IFEval (Zhou et al., Google 2023) contains 541 prompts each paired with one or more verifiable formatting instructions: "write at least 500 words", "include the phrase 'AI is a tool'", "respond in JSON", "do not use commas", "answer in only English". Unlike LLM-judged benchmarks, IFEval can be evaluated programmatically — no judge model needed.

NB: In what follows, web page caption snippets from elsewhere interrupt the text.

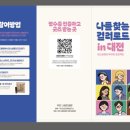 네일드블랑 - 천안시 서북구 봉정로 203 | 네일드블랑
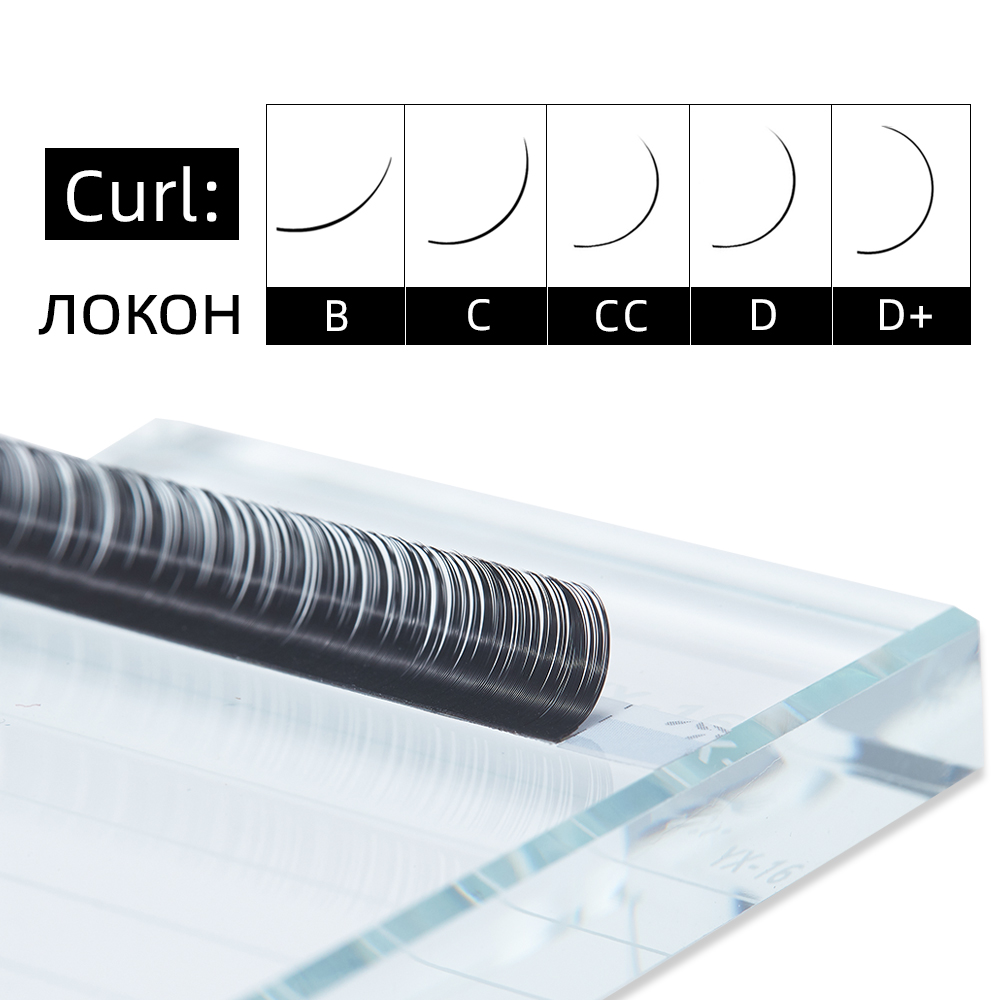 Yelix 샤이니 실크 속눈썹 프리미엄 소프트 러시안  - Eyelash Extension Natural Classic 리뷰 및 가격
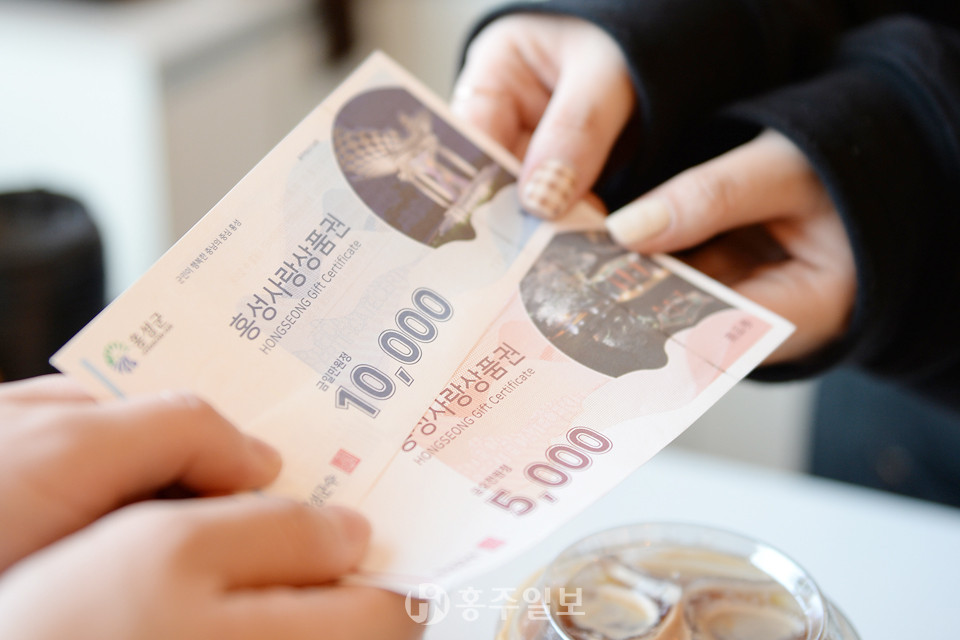 홍성사랑상품권.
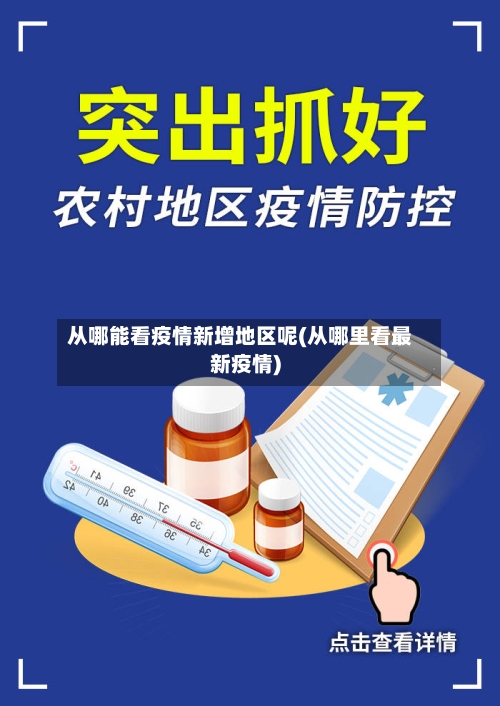 从哪能看疫情新增地区呢(从哪里看最新疫情)-第1张图片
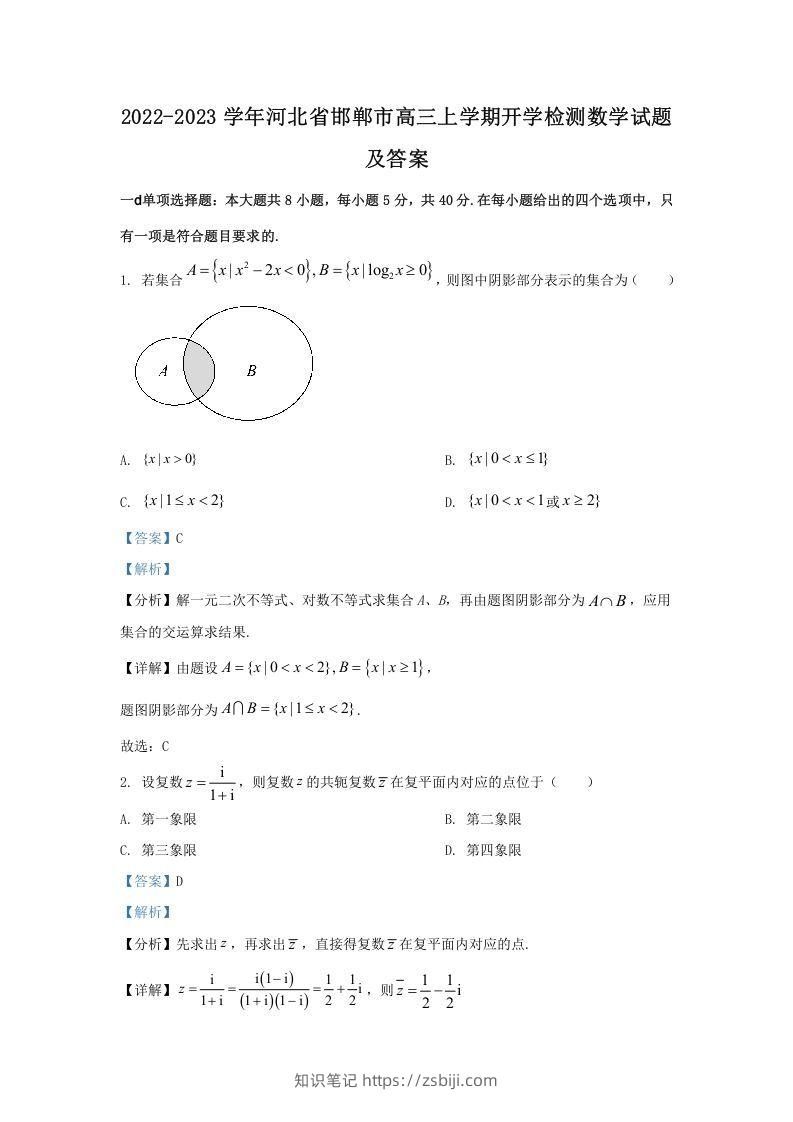 2022-2023学年河北省邯郸市高三上学期开学检测数学试题及答案(Word版)-知识笔记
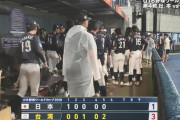 【U-18W杯】日本が1-3で台湾に敗れ初黒星を喫する　5回降雨コールドで無念の決着
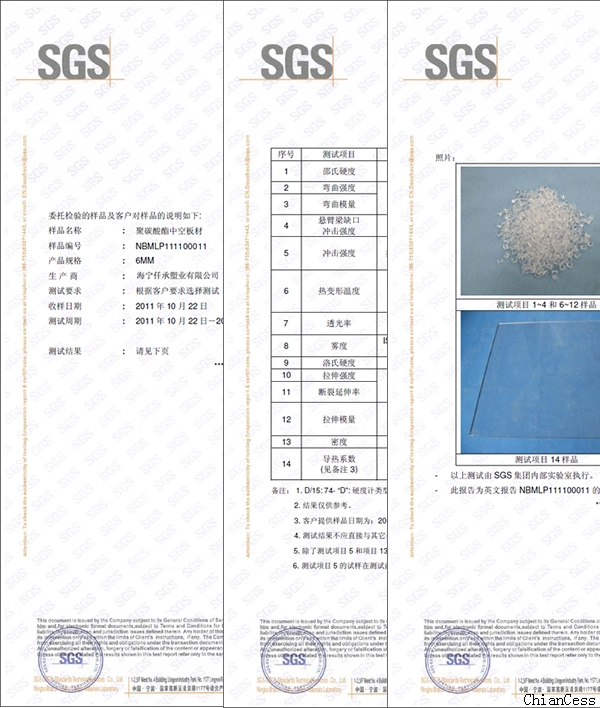 6mmꖹ��SGS�z�y(c��)��(b��o)��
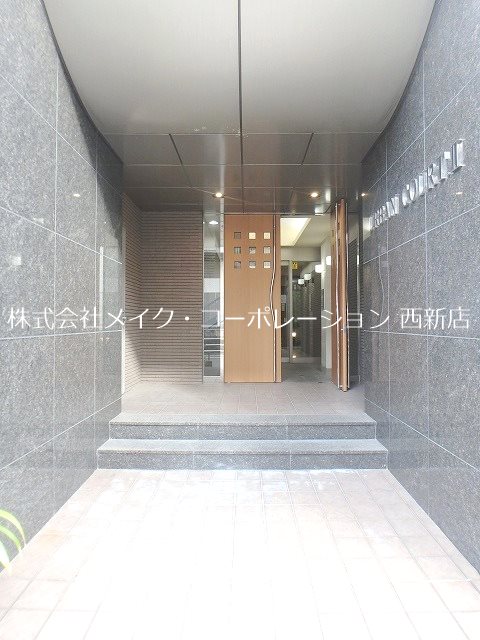 アーバンコートⅡ その他外観5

Instruction Constraint Types
Format
Response must be in JSON, bullet list, table, code block, or specific markdown structure.
Length
"At least N words", "at most N sentences", "exactly N paragraphs."
Keyword Inclusion
"Include the exact phrase X at least twice."
Keyword Exclusion
"Do not use the word 'however'."
Case / Language
"Respond entirely in lowercase." "Answer only in French."
Section Structure
"Your response must have exactly 3 sections with specific headers."
Metrics
- Prompt accuracy: fraction of prompts where ALL instructions were followed
- Instruction accuracy: fraction of individual instruction constraints satisfied across all prompts
Scores (Instruction Accuracy)
| Model | Inst. Accuracy |
|---|---|
| GPT-4o | 88.6% |
| Claude 3.5 Sonnet | 90.2% |
| Llama 3.1 70B | 87.5% |
| Llama 3.1 8B | 80.4% |
| Mistral 7B v0.3 | 55.1% |
Why IFEval Matters for On-Premise
Instruction following is critical for pipelines that rely on structured output (JSON APIs, report generation, email drafts). A model that ignores format constraints silently breaks downstream parsers and workflows. IFEval provides a fast, objective signal for this capability without requiring a judge model — useful for rapid local evaluation of fine-tuned or quantized variants.